I’m just an artist at heart! My mom painted a lot and was very crafty, so she did a lot of arts and crafts as I was growing up. That all came very naturally to me, so by the time I got introduced to theater, I really fell in love with being weird and kooky. What really excited me was being able to work with people who were like-minded and who were excited about the same things I was excited about. I just kinda feel in step with being a theater person!
What was it about acting that made you want to pursue it professionally?

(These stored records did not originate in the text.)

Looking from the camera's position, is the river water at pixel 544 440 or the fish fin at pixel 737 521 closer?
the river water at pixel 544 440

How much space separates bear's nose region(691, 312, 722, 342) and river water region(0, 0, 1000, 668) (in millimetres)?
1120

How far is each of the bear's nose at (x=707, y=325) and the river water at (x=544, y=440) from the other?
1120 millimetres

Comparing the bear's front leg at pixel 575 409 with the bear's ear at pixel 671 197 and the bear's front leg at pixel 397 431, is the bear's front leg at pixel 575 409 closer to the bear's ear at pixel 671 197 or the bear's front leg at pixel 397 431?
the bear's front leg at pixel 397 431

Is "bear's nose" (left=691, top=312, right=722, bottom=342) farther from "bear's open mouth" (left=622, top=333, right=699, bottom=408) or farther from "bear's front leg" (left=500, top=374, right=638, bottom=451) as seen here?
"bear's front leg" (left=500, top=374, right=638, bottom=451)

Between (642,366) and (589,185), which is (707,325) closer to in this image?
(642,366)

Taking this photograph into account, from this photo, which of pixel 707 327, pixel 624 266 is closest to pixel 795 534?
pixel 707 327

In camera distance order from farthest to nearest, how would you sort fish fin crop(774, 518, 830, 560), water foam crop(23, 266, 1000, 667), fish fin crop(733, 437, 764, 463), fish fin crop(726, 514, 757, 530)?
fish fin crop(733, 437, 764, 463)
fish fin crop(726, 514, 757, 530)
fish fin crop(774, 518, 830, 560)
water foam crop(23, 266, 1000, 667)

When it came to acting, there was a draw to it that evoked a much more visceral emotion than any of the other outlets that I was involved in. With theater, you have that instant reaction with a crowd in front of you. It’s also the scariest of all of the outlets I was involved with! [laughs] I think chasing that fear is a rollercoaster of excitement unto itself!

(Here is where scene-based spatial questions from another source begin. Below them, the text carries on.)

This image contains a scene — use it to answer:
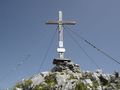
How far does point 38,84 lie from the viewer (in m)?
46.8

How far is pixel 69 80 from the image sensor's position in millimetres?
45781

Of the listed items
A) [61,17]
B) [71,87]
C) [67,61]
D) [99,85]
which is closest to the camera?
[71,87]

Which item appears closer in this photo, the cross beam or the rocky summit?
the rocky summit

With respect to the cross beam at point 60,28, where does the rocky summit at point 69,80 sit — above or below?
below

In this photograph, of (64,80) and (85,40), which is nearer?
(64,80)

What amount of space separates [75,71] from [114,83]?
23.5 feet

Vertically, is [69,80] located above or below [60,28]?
below

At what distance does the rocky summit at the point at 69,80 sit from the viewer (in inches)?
1775

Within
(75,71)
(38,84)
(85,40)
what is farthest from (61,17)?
(38,84)

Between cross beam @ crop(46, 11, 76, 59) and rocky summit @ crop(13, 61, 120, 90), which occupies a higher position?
cross beam @ crop(46, 11, 76, 59)

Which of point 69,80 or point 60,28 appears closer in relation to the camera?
point 69,80

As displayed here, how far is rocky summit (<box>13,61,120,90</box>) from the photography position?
4510cm

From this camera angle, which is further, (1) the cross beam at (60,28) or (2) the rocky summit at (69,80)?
(1) the cross beam at (60,28)

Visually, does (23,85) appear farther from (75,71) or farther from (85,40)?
(85,40)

What went into finding your creative voice as a young artist?
It was taking risks and being loud on stage! Being the center of attention with a lot of eyes on you was a risk in itself. Trying to find my voice was trying to do that without shitting my pants! [laughs] I’m kidding! Trying to do that without being so scared was a big part of me trying to find my voice.

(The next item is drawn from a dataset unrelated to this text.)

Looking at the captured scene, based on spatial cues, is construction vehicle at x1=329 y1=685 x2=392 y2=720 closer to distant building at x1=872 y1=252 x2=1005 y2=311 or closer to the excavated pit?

Who had the most significant impact on you in a creative sense?
I would say my mom for sure! She was also so creative. When it came to makeup or outfits, she was always so crafty and could create beautiful things from nothing! I remember once when I was with my mom; I told her I wanted to be an actress. She said, “You know, some of the most amazing things that happen in life just happen. You don’t really need to do that much.” I was very annoyed! [laughs] I was like, “That’s not true! You have to work really, really hard.” Now that I am older, I totally understand what she means. I know that you do have to work really hard, and I got that from seeing my dad work really hard. Then my mom was more flighty and more “just go with the flow!” When you match those two together, it’s kind of magical! You let the work go and see for itself, but you go with the flow and let whatever happens happen in a very magical, mystical way. You’re not doing the things you do for a specific result. You’re doing them because you love them.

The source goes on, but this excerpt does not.